Маргарита посмотрела на него так странно, что возбудила бы подозрения в человеке не такого тонкого ума, как Генрих Наваррский.
- Вы уверены, что этого достигнете? - спросила она.
- Более или менее уверен, - отвечал Генрих. - Ведь вы знаете, что в здешнем мире никогда нельзя быть уверенным в чем бы то ни было.
- Но верно то, - подхватила Маргарита, - что вы, ваше величество, обнаруживаете такую скромность и такое бескорыстие, что, отказавшись от короны, отказавшись от религии, вы, вероятно, откажетесь, как надеются некоторые, и от союза с французской принцессой.
Эти слова были полны такого глубокого значения, что Генрих невольно вздрогнул. Но он тут же взял себя в руки.

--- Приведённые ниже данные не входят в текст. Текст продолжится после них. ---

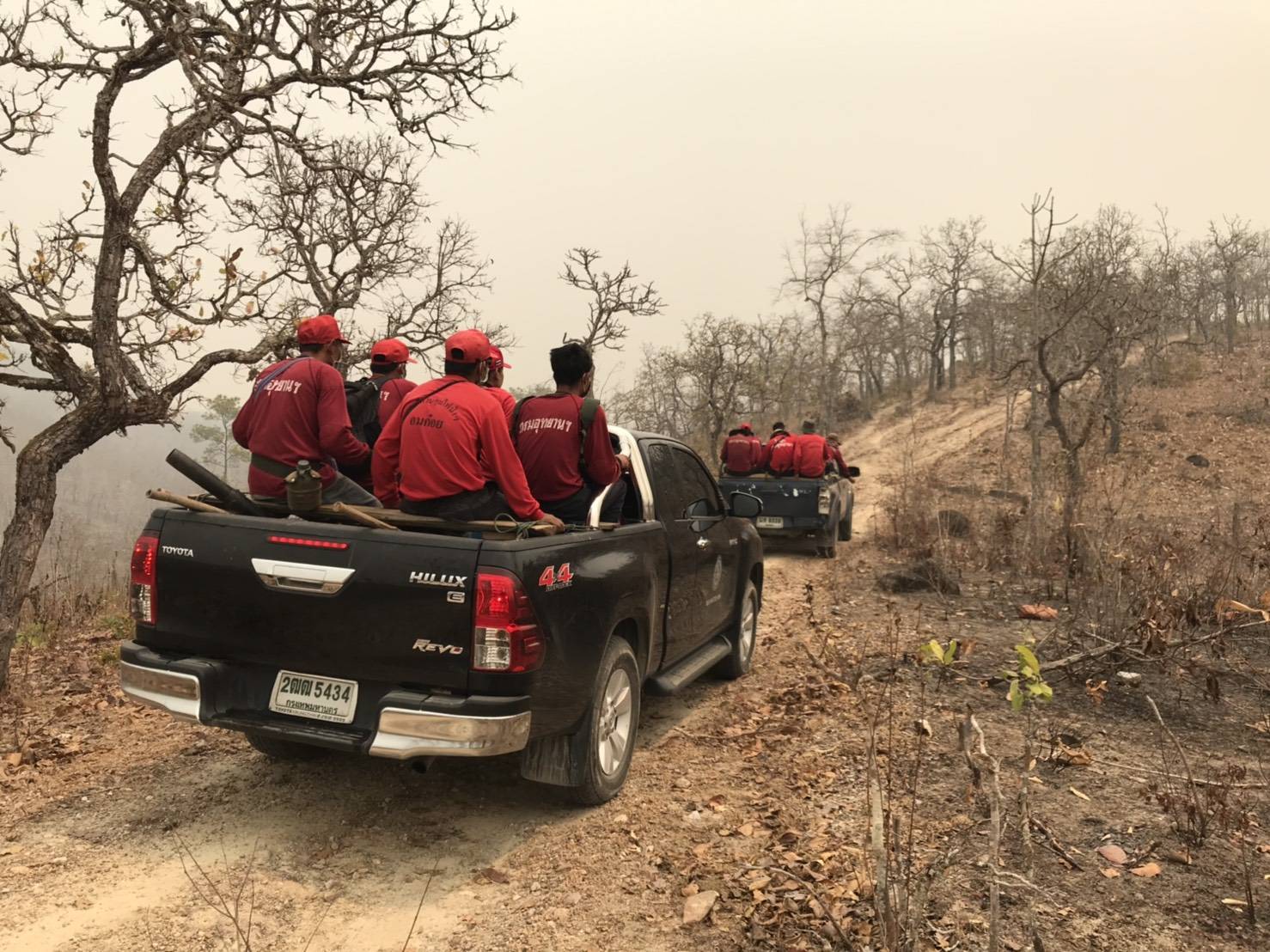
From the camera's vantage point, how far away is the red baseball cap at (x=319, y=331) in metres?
4.85

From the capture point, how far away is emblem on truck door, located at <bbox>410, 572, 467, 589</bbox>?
342 cm

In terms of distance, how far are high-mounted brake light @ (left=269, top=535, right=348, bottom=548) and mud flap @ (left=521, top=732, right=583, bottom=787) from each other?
1304 mm

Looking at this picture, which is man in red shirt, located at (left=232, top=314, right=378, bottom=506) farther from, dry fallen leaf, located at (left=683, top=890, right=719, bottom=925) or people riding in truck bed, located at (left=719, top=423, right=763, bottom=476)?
people riding in truck bed, located at (left=719, top=423, right=763, bottom=476)

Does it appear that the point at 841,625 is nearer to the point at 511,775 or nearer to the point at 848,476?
the point at 511,775

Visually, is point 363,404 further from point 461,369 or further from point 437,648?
point 437,648

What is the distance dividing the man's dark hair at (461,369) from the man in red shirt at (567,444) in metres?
0.55

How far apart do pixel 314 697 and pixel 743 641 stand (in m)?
3.88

- Соблаговолите припомнить, что в настоящее время я не волен располагать собой. Следовательно, я сделаю то, что мне прикажет французский король. А если бы в этих обстоятельствах, когда речь идет, ни много ни мало, о моем престоле, о моей чести и о моей жизни, удосужились бы посоветоваться со мной, я предпочел бы не строить мое будущее на правах нашего насильственного брака, а укрыться в каком-нибудь замке и охотиться или в каком-нибудь монастыре и каяться в грехах.
Эта покорность судьбе, этот смиренный отказ от всего на свете испугали Маргариту. Она подумала, что расторжение их брака уже согласовано между Карлом IX, Екатериной и королем Наваррским. Почему бы им не обмануть ее и не принести в жертву? Потому только, что она сестра одного и дочь другой? Опыт научил ее, что основывать на этом свое благополучие она не может. Честолюбие ужалило в сердце молодую женщину, или, вернее, молодую королеву, которая стояла настолько выше обыкновенных человеческих слабостей, что не могла поддаться им и поступиться чувством собственного достоинства; да и у каждой женщины, даже заурядной, но искренне любящей, любовь несовместима с унижением, ибо истинная любовь тоже честолюбива.
- Вы, ваше величество, - сказала Маргарита с презрительной усмешкой, - как видно, не очень-то верите в звезду, горящую над головой каждого монарха.
- Я напрасно стал бы разыскивать мою звезду в такое время; ее закрыла грозовая туча, которая сейчас грохочет надо мной, - отвечал Генрих.
- А если дыхание женщины разгонит эту тучу, и ваша звезда засияет ярче прежнего?
- Это очень трудно, - заметил Генрих.
- Вы не верите в существование такой женщины?
- Я не верю в ее могущество.
- Вы хотите сказать - в ее желание?
- Я сказал - в ее могущество и повторяю это слово. Женщина сильна по-настоящему только тогда, когда любовь и личные интересы в ней одинаково сильны; когда же ею движет что-нибудь одно, женщина так же уязвима, как Ахилл. А если я не ошибаюсь, то на любовь женщины, о которой идет речь, я рассчитывать не могу.
Маргарита промолчала.
- Послушайте, - продолжал Генрих, - когда раздался последний удар колокола на Сен-Жермен-Л'Осеруа, - вы, вероятно, стали думать о том, как отвоевать свою свободу, которой другие воспользовались, чтобы истребить моих сторонников. Ну, а мне пришлось думать о том, как спасти свою жизнь. Это было важнее всего... Я прекрасно понимаю, что Наварра для нас потеряна, но Наварра - пустяки в сравнении со свободой, вернувшей вам возможность громко говорить в вашей же комнате, а ведь вы не осмеливались так говорить, когда кто-то подслушивал вас, сидя в кабинете.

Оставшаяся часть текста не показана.